■ 本文抜粋:
● ● ● ● ●

ポイント:一生懸命働くこと、感謝の心を忘れないこと、善き思い、正しい行いに努めること、素直な反省心でいつも自分を律すること、日々の暮らしの中で心を磨き、人格を高め続けること。そのような当たり前のことを一生懸命行っていくことに、まさに生きる意義がある。

 2004年発刊の『生き方』(稲盛和夫著 サンマーク出版)のプロローグにおいて、人間としての「生き方」について、稲盛名誉会長は次のように問題提起されています。

 私たちはいま、混迷を極め、先行きの見えない「不安の時代」を生きています。衣食は足りているはずなのに礼節に乏しく、自由なはずなのにどこか閉塞感がある。やる気さえあれば、どんなものでも手に入り何でもできるはずなのに、無気力で悲観的になり、なかには犯罪や不祥事に手を染めてしまう人もいます。

 そのような閉塞的な状況が社会を覆い尽くしているのは、いったいなぜなのでしょうか。それは、多くの人が生きる意味や価値を見い出せずに、人生の指針を見失ってしまっているからではないでしょうか。今日の社会の混乱が、そうした人生観の欠如に起因するように思えるのは、私だけではないと思います。

 そういう時代に最も必要なのは、「人間は何のために生きるのか」という根本的な問いではないかと思います。それには、まずそのことに真正面から向かい合い、生きる指針としての「哲学」を確立することが必要なのではないでしょうか。ここでいう哲学は、理念あるいは思想などと言い換えてもよいかと思います。

 それは、砂漠に水を撒くようなむなしい行為であり、また早瀬に杭を打ち込むのにも似た難しい行為なのかもしれません。しかし、懸命に汗をかくことを、どこかさげすむような風潮のある時代だからこそ、単純で真っすぐなそうした問いかけが重い意味を持つのだと、私は信じています。

 私は本書の中で、生きる意味と人生のあり方を根本から問い直してみたい、そうしてそれを時代の急流に打ち込む、ささやかな一本の杭としたいと考えています。(要約)

● ● ● ● ●

■ 提供データ:
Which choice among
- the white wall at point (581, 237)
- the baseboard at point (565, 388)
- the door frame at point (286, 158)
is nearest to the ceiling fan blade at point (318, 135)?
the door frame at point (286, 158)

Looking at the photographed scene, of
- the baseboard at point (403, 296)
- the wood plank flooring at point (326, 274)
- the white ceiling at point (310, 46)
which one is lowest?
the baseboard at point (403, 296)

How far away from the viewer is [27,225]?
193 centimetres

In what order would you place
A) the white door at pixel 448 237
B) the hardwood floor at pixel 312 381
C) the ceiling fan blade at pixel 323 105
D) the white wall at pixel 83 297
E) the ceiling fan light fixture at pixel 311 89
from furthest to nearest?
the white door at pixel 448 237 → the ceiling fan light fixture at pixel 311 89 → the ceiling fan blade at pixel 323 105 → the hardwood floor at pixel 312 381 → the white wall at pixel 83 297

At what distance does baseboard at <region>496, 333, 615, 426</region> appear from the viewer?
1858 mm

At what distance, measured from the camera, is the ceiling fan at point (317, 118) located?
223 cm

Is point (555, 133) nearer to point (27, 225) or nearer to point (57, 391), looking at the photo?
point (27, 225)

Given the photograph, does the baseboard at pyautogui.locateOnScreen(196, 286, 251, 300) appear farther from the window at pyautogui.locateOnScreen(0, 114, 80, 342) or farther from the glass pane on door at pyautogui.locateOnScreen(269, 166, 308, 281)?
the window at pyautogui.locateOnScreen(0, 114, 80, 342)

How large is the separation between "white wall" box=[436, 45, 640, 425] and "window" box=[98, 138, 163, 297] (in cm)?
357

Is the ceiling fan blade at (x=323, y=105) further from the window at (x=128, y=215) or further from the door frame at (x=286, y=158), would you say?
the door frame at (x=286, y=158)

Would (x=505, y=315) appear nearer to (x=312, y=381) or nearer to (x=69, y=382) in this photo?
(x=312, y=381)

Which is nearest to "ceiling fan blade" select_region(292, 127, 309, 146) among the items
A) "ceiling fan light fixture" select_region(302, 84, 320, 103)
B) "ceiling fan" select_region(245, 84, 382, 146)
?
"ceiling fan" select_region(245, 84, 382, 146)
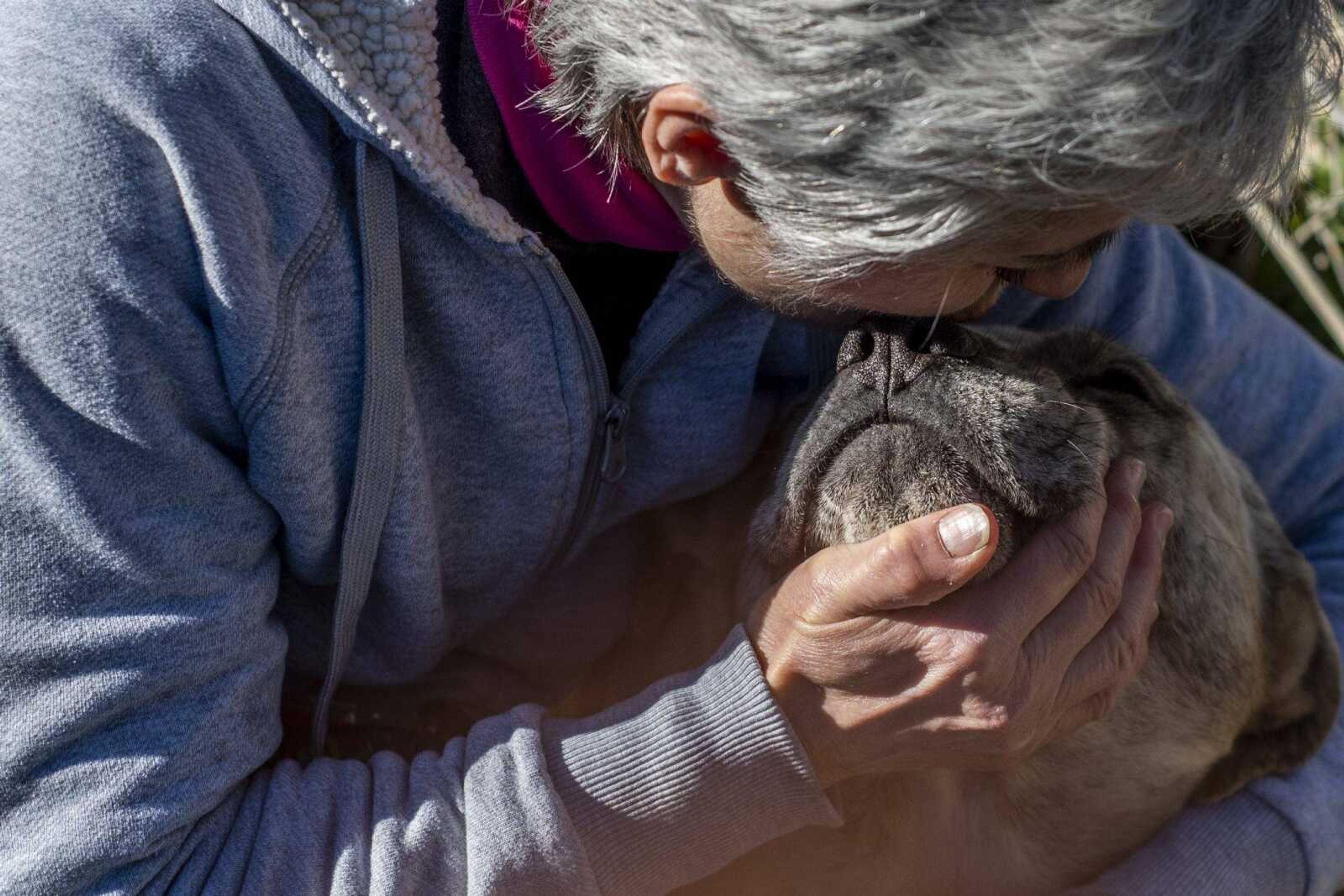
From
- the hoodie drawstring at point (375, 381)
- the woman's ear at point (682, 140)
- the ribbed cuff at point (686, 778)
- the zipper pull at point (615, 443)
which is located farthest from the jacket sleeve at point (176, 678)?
the woman's ear at point (682, 140)

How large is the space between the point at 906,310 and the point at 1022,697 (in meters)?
0.56

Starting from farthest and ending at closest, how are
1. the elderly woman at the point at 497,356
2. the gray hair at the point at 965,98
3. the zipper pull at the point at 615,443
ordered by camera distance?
the zipper pull at the point at 615,443
the elderly woman at the point at 497,356
the gray hair at the point at 965,98

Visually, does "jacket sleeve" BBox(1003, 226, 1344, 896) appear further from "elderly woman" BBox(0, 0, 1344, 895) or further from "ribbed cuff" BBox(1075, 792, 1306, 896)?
"elderly woman" BBox(0, 0, 1344, 895)

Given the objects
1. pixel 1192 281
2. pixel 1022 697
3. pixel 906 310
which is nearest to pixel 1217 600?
pixel 1022 697

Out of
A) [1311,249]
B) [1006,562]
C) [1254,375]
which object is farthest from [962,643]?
[1311,249]

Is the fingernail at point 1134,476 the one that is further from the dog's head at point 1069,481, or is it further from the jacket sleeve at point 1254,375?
the jacket sleeve at point 1254,375

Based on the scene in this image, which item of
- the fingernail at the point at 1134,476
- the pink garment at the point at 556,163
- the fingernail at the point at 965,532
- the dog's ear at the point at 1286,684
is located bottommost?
the dog's ear at the point at 1286,684

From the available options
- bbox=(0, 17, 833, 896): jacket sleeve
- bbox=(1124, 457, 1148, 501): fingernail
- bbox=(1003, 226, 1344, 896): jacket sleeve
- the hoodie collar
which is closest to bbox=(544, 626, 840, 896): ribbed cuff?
bbox=(0, 17, 833, 896): jacket sleeve

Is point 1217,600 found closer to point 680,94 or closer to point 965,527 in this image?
point 965,527

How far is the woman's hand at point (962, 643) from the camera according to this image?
160 cm

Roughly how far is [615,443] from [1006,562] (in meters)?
0.64

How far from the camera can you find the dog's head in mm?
1577

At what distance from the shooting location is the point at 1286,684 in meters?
2.04

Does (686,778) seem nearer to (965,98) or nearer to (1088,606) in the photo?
(1088,606)
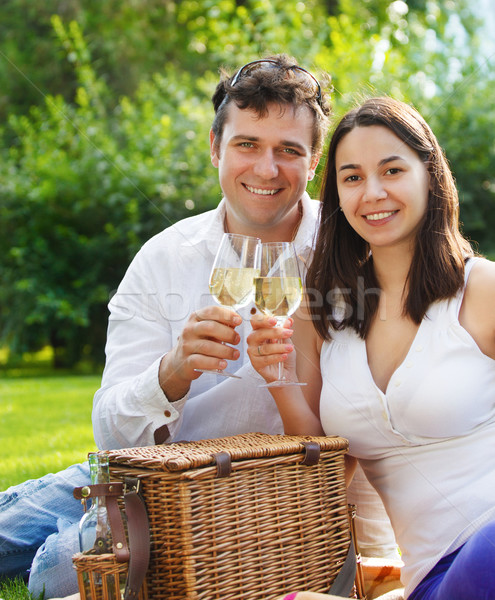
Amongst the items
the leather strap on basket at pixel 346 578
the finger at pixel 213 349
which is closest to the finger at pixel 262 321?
the finger at pixel 213 349

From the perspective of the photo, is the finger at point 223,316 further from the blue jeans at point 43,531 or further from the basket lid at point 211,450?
the blue jeans at point 43,531

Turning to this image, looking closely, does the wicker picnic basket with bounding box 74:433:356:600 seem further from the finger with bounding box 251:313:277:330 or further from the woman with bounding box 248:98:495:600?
the finger with bounding box 251:313:277:330

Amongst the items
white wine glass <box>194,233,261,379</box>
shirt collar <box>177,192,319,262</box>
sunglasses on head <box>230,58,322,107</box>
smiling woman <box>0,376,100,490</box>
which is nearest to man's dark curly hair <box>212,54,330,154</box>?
sunglasses on head <box>230,58,322,107</box>

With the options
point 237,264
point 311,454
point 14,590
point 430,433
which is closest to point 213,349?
point 237,264

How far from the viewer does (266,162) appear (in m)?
3.15

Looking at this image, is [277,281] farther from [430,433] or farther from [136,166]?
[136,166]

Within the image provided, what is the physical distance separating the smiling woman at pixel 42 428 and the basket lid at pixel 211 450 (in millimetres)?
2095

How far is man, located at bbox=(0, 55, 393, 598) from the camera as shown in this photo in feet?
9.34

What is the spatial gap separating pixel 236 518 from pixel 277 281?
30.3 inches

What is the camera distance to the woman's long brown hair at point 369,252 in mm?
2473

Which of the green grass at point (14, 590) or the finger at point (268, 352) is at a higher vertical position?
the finger at point (268, 352)

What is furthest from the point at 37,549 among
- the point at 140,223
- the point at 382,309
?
the point at 140,223

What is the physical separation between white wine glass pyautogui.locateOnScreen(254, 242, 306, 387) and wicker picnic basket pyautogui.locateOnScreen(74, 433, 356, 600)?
A: 45 centimetres

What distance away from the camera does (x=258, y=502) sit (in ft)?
6.86
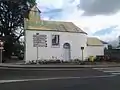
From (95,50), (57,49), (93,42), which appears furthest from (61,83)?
(93,42)

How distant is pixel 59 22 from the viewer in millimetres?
66312

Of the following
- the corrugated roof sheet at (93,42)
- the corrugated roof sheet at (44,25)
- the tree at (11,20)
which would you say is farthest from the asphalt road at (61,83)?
the corrugated roof sheet at (93,42)

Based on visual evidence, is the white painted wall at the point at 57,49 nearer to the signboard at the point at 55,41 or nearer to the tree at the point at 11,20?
the signboard at the point at 55,41

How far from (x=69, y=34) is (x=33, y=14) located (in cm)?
1007

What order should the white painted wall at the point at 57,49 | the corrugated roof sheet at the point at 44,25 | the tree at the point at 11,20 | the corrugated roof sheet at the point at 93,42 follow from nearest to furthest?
the white painted wall at the point at 57,49, the corrugated roof sheet at the point at 44,25, the tree at the point at 11,20, the corrugated roof sheet at the point at 93,42

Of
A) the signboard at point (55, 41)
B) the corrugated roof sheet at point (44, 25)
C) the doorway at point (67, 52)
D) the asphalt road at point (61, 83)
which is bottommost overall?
the asphalt road at point (61, 83)

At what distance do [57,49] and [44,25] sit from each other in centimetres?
555

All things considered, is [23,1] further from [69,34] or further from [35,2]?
[69,34]

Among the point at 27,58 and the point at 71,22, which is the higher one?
the point at 71,22

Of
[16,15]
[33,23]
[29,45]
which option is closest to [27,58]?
[29,45]

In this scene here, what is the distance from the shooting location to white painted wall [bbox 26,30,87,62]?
58.9m

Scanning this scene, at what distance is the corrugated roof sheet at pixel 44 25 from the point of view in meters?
61.2

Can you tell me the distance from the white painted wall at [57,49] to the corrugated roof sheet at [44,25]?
3.28ft

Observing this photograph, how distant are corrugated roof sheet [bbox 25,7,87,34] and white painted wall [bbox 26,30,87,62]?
3.28 ft
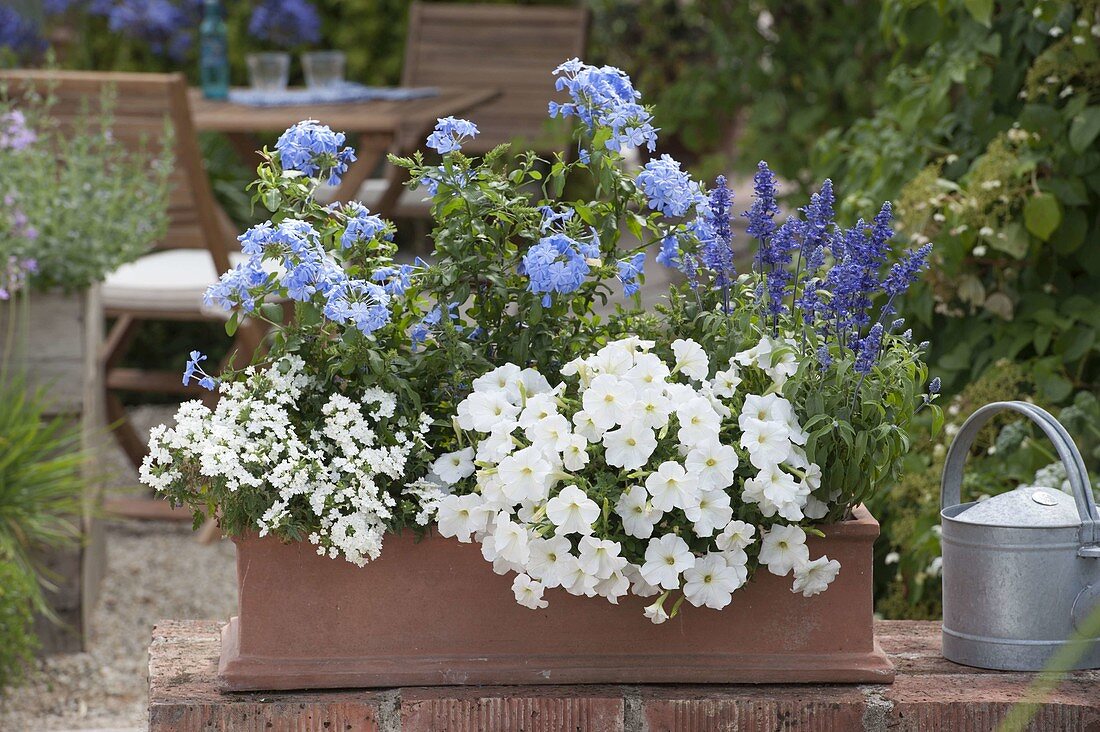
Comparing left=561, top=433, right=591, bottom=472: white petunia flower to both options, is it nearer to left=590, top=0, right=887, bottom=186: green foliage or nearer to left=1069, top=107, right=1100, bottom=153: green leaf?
left=1069, top=107, right=1100, bottom=153: green leaf

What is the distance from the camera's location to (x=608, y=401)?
4.19 feet

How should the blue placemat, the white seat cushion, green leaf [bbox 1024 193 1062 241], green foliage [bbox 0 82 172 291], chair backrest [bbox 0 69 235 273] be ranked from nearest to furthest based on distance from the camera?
green leaf [bbox 1024 193 1062 241], green foliage [bbox 0 82 172 291], chair backrest [bbox 0 69 235 273], the white seat cushion, the blue placemat

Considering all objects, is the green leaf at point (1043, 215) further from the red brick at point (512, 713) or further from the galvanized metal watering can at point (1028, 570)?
the red brick at point (512, 713)

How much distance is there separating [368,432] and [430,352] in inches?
5.2

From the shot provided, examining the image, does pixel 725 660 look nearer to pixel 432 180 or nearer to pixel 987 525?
pixel 987 525

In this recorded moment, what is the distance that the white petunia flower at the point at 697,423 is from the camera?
4.17 ft

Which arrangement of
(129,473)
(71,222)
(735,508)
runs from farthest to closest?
(129,473)
(71,222)
(735,508)

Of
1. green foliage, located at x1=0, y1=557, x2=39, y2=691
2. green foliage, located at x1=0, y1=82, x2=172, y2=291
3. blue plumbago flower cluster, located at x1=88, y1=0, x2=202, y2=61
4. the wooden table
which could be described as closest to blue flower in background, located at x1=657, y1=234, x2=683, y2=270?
green foliage, located at x1=0, y1=557, x2=39, y2=691

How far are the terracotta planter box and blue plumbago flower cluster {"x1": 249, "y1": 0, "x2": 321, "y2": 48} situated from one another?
3753mm

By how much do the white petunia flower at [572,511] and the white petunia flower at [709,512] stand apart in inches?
3.6

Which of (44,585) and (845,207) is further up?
(845,207)

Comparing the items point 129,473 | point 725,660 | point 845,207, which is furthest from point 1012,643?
point 129,473

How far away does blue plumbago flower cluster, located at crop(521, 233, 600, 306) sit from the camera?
1362 mm

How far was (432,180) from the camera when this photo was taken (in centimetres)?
144
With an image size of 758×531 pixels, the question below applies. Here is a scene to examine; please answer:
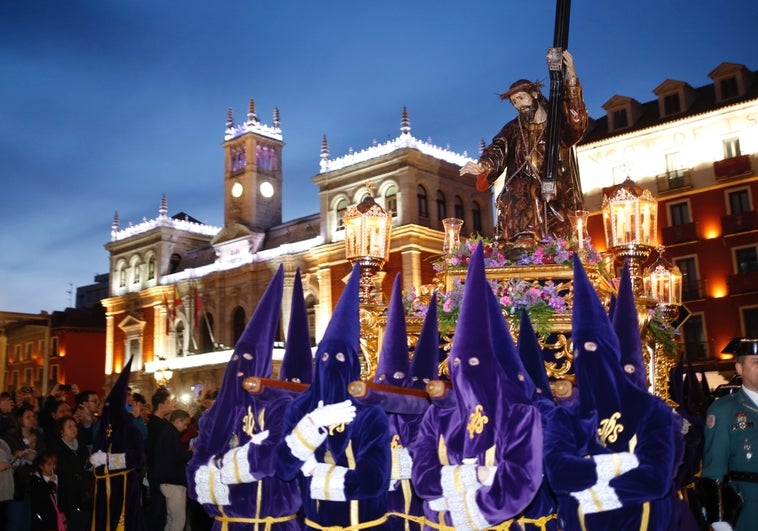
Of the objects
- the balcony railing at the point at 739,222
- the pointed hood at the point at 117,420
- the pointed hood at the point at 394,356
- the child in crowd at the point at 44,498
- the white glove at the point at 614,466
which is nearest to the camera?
the white glove at the point at 614,466

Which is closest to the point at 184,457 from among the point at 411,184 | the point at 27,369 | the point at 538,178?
the point at 538,178

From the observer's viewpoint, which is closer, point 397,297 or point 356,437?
point 356,437

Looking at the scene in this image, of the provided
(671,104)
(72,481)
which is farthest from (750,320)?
(72,481)

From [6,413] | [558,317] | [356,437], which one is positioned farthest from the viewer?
[6,413]

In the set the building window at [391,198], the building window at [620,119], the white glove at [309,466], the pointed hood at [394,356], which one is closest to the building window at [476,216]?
the building window at [391,198]

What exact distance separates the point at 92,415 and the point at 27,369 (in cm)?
4496

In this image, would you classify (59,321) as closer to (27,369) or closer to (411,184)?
(27,369)

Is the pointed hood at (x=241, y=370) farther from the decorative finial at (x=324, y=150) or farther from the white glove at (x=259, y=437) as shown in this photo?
the decorative finial at (x=324, y=150)

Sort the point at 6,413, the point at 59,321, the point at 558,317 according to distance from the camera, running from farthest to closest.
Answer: the point at 59,321 < the point at 6,413 < the point at 558,317

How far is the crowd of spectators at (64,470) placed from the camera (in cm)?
779

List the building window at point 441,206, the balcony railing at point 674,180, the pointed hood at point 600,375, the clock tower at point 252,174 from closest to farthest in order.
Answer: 1. the pointed hood at point 600,375
2. the balcony railing at point 674,180
3. the building window at point 441,206
4. the clock tower at point 252,174

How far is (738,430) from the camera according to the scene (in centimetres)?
491

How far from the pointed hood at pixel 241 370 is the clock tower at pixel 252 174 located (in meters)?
34.8

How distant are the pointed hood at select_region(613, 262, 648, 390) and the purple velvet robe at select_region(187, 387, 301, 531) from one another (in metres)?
2.12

● ● ● ● ●

■ 練習問題:
A - 本文によると、『生き方』が発刊されたのは何年か。
B - 次の(i)〜(iii)が本文の内容と合うかどうか、はい・いいえで答え、判断の決め手となる本文の語句をそのまま引用してください。
(i) 本文では、いまの人々は衣食が足りていないとされている。
(ii) 本文では、ここでいう哲学は理念や思想と言い換えてもよいとされている。
(iii) 本文では、懸命に汗をかくことが広く尊ばれる時代だとされている。
行のデータは使わない。

■ 各問の解答:
A - 2004年。

B -
(i) いいえ。「衣食は足りているはずなのに礼節に乏しく」
(ii) はい。「ここでいう哲学は、理念あるいは思想などと言い換えてもよいかと思います」
(iii) いいえ。「懸命に汗をかくことを、どこかさげすむような風潮のある時代」